At the crux of Wurtzel's argument that Netflix and YouTube aren't major threats to broadcast television are some ratings data from Symphony Advanced Media. Netflix doesn't provide any more than the bare minimum viewing data to the television studios it licenses content from, and television networks are often left in the dark if their shows are produced by another company. Symphony uses audio recognition software running in the background on users' smartphones to tell what they're watching.
Wurtzel says that Netflix shows like Jessica Jones average 4.8 million viewers in the 18-49 demographic. That's similar to shows like ABC's How to Get Away With Murder and Modern Family. He also shared that Master of None drew 3.9 million viewers per episode, and Narcos drew 3.2 million.
With ratings that low, NBC doesn't think it has much to worry about. Shows like The Voice regularly get more than 10 million viewers. There's also NFL football, which draws an average of 20 million viewers per game. NBC is in the business of appealing to the masses, and Netflix's content appeals to much-smaller groups.
Netflix chief content officer Ted Sarandos rebuked Wurtzel's claims and Symphony's data, calling them "remarkably inaccurate."
The business model
Wurtzel also pointed out that Netflix's viewers are prone to bingeing on series, and those viewers then return to "watching TV the way God intended."
In Netflix's fourth-quarter letter to shareholders, CEO Reed Hastings poked fun at Wurtzel's claim that broadcast television is "TV the way that God intended." "Our investors are not as sure of God's intentions for TV," Hastings wrote, "and instead think that Internet TV is a fundamentally better entertainment experience that will gain share for many years."
Nonetheless, Wurtzel says that the impact on broadcast television is minimal. That's especially true if you factor in time-shifted and OnDemand viewing, which allows viewers to catch up with episodes they might have missed while on a Netflix bender. Netflix series and original films are often focused on niche audiences, which means there's not "enough stuff on Netflix that is broad enough and consistent enough to affect [broadcasters] in a meaningful way on a consistent basis," as Wurtzel put it.

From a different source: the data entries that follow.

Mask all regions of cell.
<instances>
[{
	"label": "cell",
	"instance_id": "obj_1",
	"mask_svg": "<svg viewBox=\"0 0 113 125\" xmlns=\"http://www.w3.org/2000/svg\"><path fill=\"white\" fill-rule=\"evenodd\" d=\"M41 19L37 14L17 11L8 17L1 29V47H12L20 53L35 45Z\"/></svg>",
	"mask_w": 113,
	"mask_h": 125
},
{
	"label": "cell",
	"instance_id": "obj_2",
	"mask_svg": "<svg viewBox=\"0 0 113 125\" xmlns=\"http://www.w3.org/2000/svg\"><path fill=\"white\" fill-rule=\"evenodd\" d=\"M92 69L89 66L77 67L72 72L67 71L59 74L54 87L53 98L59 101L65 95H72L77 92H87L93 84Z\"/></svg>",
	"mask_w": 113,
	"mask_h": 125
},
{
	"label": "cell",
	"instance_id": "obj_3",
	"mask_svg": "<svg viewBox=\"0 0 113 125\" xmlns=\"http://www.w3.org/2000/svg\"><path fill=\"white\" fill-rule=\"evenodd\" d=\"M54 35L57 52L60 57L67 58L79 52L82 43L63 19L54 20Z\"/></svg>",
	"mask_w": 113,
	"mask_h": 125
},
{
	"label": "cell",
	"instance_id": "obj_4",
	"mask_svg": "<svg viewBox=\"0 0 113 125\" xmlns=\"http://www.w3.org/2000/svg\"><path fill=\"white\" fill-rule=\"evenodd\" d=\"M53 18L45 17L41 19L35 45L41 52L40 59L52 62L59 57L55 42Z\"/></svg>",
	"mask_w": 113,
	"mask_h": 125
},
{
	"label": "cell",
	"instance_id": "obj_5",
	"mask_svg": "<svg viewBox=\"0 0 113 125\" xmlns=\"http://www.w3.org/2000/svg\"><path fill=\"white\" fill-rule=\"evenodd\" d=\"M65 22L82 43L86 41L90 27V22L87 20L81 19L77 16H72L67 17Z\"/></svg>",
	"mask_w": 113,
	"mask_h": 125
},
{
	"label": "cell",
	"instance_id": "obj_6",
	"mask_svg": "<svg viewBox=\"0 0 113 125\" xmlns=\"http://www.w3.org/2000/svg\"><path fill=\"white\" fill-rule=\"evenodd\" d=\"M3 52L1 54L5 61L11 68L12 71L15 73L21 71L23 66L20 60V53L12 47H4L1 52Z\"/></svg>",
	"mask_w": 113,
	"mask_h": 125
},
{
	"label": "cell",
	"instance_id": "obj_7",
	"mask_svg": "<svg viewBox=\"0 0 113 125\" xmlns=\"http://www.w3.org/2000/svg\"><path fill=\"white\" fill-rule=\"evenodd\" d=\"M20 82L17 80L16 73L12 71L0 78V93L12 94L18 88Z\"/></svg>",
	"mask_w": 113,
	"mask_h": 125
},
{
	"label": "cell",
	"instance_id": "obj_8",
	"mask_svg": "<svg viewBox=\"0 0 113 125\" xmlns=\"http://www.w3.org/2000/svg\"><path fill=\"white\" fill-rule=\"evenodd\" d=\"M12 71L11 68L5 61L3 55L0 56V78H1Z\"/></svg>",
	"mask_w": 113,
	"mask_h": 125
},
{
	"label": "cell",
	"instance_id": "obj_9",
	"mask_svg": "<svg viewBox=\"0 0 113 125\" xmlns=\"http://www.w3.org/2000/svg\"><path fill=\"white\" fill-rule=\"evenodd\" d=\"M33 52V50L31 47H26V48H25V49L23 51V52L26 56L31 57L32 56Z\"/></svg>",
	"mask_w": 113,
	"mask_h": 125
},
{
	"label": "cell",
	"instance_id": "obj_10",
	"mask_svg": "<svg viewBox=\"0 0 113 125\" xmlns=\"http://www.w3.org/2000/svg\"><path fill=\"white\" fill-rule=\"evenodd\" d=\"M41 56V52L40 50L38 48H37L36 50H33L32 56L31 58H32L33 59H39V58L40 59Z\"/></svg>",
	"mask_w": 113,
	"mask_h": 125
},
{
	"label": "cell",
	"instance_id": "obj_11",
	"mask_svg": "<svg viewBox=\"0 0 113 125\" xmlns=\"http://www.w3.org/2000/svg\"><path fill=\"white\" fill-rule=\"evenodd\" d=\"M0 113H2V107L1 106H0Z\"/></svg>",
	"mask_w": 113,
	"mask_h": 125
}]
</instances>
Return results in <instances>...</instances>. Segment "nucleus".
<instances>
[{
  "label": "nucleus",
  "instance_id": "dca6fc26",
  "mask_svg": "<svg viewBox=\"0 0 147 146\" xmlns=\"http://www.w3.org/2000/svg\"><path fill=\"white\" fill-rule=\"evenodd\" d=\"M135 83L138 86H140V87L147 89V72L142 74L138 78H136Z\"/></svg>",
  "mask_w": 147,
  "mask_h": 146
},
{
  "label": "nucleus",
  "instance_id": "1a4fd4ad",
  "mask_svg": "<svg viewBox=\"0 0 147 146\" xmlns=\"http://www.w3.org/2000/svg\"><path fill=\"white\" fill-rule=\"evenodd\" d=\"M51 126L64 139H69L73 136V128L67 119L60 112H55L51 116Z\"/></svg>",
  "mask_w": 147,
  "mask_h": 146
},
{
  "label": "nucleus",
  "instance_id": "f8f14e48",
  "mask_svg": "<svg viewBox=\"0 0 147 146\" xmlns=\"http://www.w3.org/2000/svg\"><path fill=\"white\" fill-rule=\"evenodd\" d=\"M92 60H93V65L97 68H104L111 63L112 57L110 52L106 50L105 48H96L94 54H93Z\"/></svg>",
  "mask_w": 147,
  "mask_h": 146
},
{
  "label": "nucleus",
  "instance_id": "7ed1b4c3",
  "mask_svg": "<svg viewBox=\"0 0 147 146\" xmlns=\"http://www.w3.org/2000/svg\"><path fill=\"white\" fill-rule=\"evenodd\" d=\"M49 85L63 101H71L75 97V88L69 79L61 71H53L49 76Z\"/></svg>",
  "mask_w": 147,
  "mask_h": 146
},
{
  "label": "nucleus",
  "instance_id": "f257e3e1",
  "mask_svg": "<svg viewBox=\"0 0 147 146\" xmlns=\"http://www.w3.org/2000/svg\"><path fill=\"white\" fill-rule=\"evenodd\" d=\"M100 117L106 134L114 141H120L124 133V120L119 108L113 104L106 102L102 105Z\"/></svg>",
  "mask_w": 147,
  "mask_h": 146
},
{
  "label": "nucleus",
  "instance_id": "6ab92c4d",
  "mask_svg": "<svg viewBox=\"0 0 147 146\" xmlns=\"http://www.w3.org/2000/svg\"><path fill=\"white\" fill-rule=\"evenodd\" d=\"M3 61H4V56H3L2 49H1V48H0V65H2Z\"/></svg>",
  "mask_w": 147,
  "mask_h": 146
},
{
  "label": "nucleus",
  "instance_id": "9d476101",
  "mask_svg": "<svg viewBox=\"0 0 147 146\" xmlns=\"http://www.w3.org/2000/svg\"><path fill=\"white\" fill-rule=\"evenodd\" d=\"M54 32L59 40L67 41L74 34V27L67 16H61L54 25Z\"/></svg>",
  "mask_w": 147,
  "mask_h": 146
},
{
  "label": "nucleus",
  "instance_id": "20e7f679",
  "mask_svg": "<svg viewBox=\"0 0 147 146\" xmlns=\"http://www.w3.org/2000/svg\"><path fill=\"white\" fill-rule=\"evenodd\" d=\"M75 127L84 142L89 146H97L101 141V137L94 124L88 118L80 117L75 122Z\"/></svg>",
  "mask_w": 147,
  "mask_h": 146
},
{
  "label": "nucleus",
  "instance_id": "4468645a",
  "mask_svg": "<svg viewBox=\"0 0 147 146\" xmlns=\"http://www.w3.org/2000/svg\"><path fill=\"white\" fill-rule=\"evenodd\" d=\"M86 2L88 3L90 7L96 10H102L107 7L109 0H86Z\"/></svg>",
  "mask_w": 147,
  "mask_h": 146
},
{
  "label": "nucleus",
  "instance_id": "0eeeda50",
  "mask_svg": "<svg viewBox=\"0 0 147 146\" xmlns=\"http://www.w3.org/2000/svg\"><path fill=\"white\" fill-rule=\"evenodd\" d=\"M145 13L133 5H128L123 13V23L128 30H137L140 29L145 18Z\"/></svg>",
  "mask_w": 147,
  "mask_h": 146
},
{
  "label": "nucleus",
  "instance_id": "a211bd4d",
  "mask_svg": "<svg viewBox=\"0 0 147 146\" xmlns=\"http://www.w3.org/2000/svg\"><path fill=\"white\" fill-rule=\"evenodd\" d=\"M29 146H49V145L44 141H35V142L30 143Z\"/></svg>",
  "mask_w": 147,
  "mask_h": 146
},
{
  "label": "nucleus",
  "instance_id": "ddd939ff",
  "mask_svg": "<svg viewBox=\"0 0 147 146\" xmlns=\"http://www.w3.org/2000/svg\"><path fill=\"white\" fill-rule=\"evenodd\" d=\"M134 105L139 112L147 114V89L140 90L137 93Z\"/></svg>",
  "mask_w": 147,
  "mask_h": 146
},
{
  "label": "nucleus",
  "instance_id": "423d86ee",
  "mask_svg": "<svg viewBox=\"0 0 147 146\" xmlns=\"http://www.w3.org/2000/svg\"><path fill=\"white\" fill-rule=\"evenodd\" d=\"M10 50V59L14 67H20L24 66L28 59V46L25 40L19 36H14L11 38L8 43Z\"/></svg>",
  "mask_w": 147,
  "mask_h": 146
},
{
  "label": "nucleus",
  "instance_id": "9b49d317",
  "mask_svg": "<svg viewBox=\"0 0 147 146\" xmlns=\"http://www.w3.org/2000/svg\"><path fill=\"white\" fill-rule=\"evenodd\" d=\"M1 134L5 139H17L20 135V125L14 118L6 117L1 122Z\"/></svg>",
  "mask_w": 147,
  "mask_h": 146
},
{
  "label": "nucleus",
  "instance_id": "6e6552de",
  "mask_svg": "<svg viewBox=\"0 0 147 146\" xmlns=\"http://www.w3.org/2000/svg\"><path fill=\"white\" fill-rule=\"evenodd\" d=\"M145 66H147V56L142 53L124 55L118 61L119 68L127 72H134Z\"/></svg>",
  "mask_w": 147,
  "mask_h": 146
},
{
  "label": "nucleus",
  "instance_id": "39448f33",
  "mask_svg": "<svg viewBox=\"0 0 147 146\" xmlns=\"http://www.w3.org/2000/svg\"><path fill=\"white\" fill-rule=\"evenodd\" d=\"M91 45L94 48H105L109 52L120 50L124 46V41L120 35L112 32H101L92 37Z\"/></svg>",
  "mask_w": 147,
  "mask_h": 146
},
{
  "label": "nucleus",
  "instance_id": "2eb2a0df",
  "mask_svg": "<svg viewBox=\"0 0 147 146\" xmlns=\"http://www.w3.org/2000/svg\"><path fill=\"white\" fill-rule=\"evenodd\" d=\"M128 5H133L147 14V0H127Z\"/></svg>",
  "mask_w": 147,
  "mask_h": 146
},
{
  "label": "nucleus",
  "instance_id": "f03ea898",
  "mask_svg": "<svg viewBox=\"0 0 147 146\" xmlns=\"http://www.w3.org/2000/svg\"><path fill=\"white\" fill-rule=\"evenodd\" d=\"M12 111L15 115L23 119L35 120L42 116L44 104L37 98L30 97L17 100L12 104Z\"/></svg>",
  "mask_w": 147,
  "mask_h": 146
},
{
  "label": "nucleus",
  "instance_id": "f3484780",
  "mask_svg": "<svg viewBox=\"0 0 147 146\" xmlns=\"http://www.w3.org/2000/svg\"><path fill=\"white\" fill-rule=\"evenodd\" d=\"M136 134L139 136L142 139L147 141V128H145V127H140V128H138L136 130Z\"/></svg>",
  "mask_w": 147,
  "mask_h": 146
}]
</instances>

But that's not necessarily bad for Netflix. The company relies on the subscription-based model, which means it needs to have must-see content. Niche-focused series keep subscribers coming back every month; they just don't have a major impact on broadcasters targeted toward huge audiences.
The threat to broadcasters is that Netflix and other OTT services become enough for the typical TV viewer. Netflix plans to nearly double its number of original series this year, and it will increase total hours of new original content by 33%, to 600. The growth in original content helped Netflix increase its average view time per day by 13%, to 1.8 hours.
If those numbers don't scare Wurtzel and other TV execs, something's wrong. Indeed, NBC launched it's own over-the-top service, Seeso, to highlight its comedy series. Comcast is also a joint owner of Hulu, and it's rolling out its own OTT service, Stream, as well. These investments don't quite jibe with Wurtzel's comments about Netflix.